Adesina emphasised that relationship-building, financial transparency, and proper documentation are essential to gaining access to loans. “People think banking is just about going to collect money. No. Is the business properly registered? Are you paying taxes? Are your transactions captured?”

A growing credit divide

Buruzochukwu, however, remains unconvinced. “I have all the machines, I have clients, and yet I get nothing from the banks,” he said. “I’ve chosen a path with online banks — not because they are better, but because they are there when you need them.”

His story reflects a growing divide in Nigeria’s credit system — one where traditional banks prioritise caution, and entrepreneurs pay the price for speed elsewhere.

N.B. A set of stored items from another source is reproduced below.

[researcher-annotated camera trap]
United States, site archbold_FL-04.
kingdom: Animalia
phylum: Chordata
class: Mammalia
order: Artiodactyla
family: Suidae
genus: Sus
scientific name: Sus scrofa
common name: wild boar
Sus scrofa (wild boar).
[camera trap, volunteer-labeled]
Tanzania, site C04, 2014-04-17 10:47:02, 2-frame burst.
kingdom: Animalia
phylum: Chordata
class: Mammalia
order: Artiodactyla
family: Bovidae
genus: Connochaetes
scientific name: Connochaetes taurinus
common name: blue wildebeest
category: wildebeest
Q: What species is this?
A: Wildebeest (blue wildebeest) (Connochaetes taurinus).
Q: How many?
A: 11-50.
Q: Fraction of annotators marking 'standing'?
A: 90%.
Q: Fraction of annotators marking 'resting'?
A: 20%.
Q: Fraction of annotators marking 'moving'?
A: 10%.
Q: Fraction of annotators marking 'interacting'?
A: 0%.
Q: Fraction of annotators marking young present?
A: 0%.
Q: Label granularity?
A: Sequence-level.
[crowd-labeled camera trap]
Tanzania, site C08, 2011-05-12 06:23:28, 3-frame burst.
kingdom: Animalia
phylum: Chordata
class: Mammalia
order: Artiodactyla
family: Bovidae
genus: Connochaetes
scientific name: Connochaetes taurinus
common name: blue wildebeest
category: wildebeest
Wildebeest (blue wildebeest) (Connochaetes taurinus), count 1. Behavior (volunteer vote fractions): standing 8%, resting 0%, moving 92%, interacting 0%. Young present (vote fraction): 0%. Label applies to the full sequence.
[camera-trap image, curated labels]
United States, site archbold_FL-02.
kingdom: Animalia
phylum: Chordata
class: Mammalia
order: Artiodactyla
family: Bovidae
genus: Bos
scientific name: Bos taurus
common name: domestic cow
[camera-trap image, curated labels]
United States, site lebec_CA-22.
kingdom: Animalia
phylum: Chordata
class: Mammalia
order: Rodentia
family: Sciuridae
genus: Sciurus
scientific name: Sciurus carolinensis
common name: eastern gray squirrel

Read also: Five factors to influence success of Nigerian SMEs in 2025

Looking beyond loans: The equity gap

Still, Buruzochukwu’s experience also reveals a deeper issue: many entrepreneurs are unaware of alternative financing options beyond debt. When Kalu Aja, a financial analyst, asked whether he had ever considered selling shares or seeking equity investors. His answer was telling.

“I don’t know how it works,” Buruzochukwu admitted. “I’m running this business as my passion, and I support a lot of people — workers, apprentices, families. But if there’s a way we can make it bigger, I’m ready to share the idea with people.”

This highlights a critical gap, not just in financing, but in education around financing models. Many SMEs in Nigeria are run by committed, resourceful entrepreneurs who simply haven’t been exposed to the concept of equity or how to navigate it. This is where investment banks, financial advisors, and even regulators must step up by designing targeted outreach and practical investment support for long-standing businesses with growth potential.

While debt remains the dominant form of funding, especially from costly online lenders, equity could offer a path to sustainability — if only more entrepreneurs knew it existed and how to access it.